[Stored items]
·····

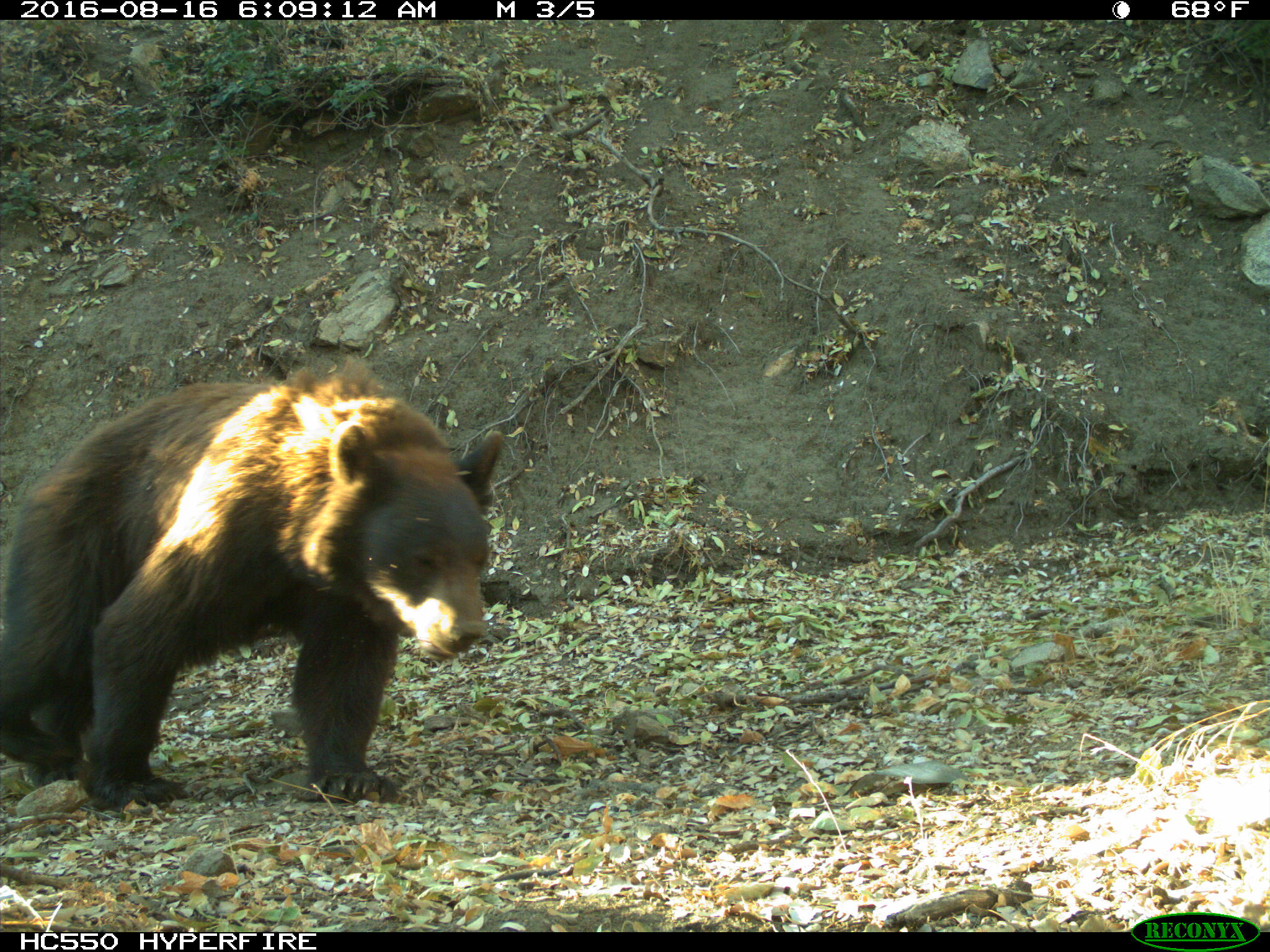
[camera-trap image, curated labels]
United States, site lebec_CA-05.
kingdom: Animalia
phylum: Chordata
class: Mammalia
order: Carnivora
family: Ursidae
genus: Ursus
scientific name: Ursus americanus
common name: american black bear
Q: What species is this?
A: Ursus americanus (american black bear).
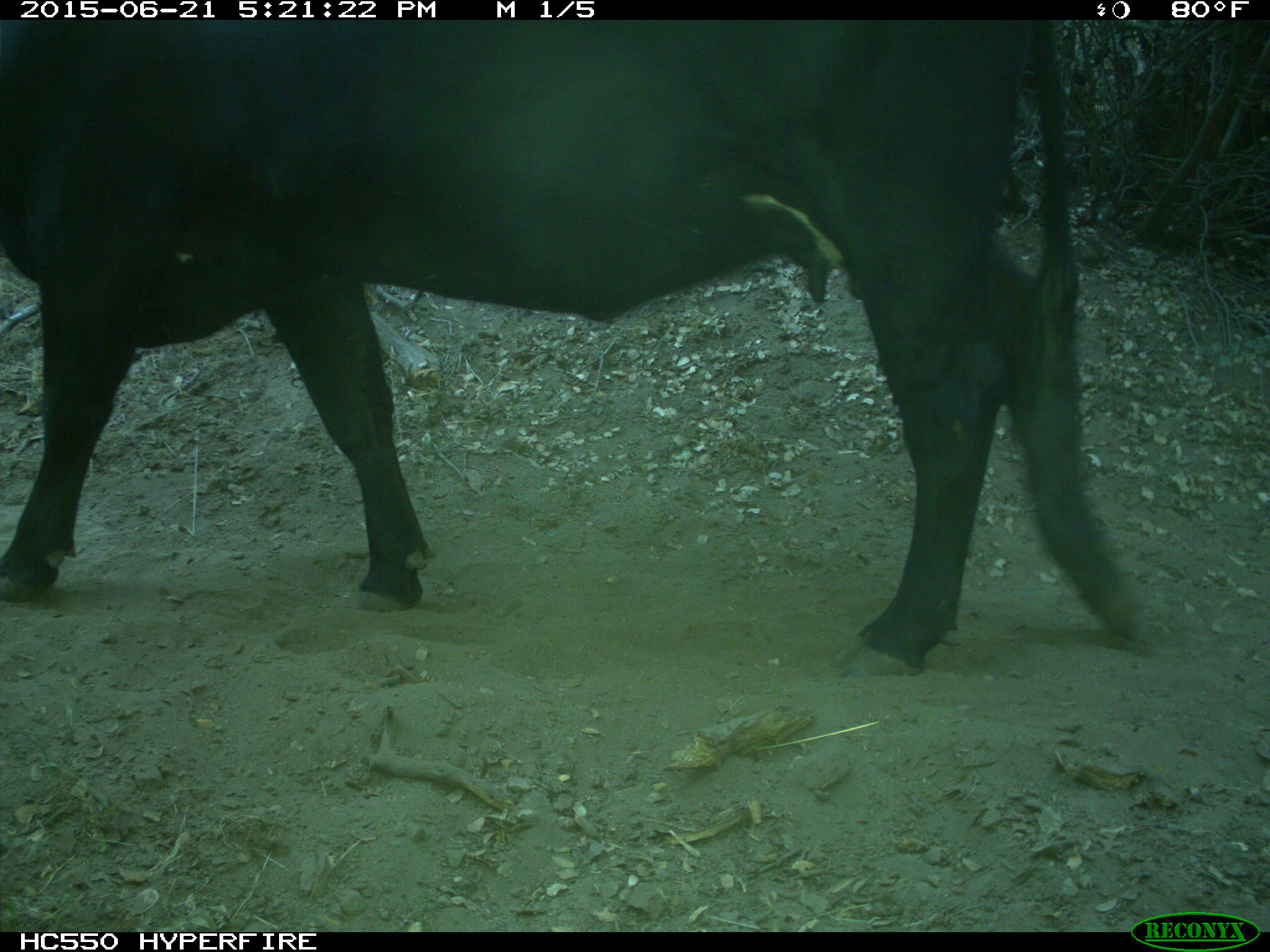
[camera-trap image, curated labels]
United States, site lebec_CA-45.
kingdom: Animalia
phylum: Chordata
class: Mammalia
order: Artiodactyla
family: Bovidae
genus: Bos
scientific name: Bos taurus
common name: domestic cow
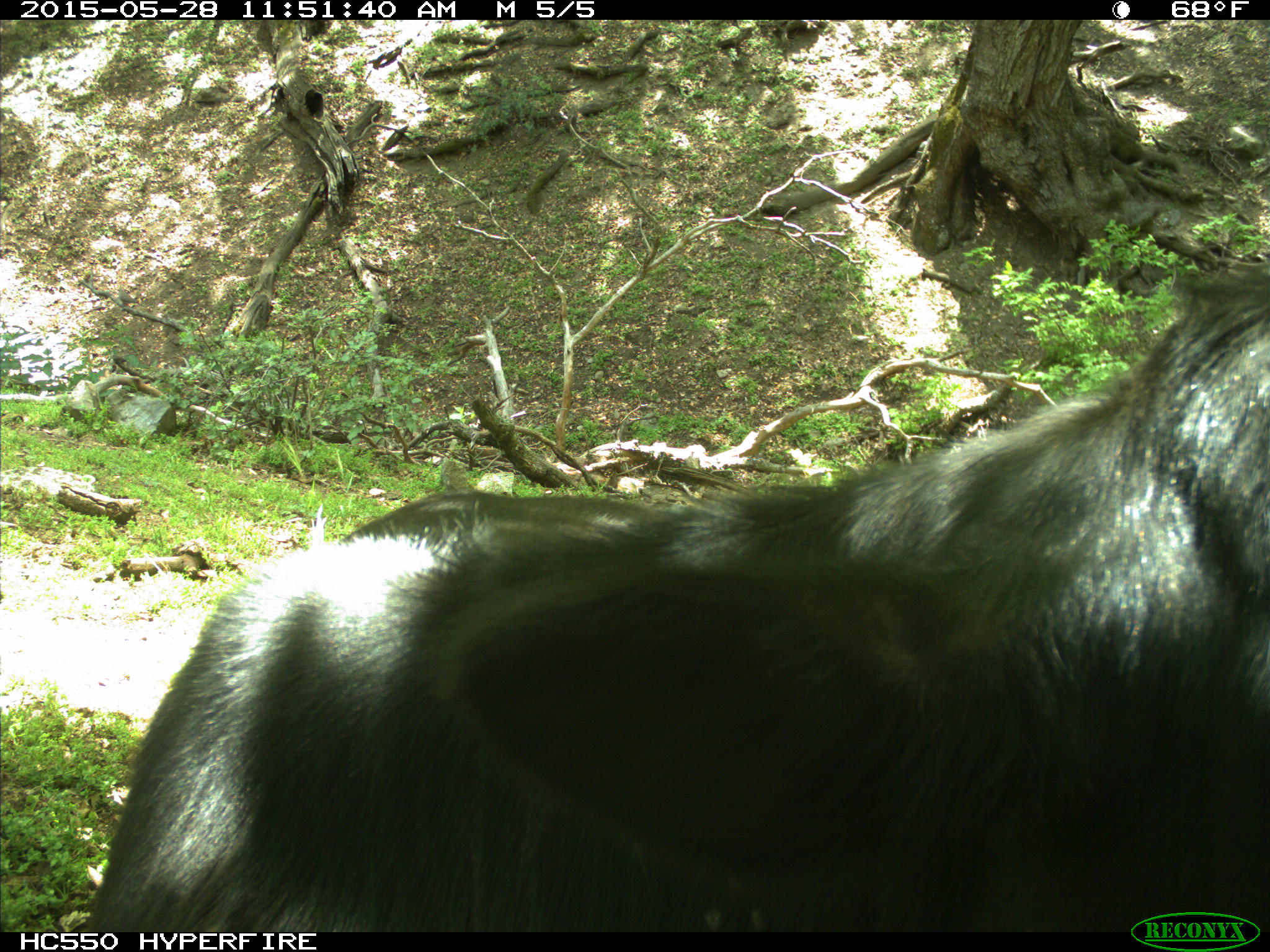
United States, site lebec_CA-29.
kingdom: Animalia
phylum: Chordata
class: Mammalia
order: Artiodactyla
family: Bovidae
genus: Bos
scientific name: Bos taurus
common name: domestic cow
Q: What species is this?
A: Bos taurus (domestic cow).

·····

List every line above that holds the word "States".

United States, site lebec_CA-05.
United States, site lebec_CA-45.
United States, site lebec_CA-29.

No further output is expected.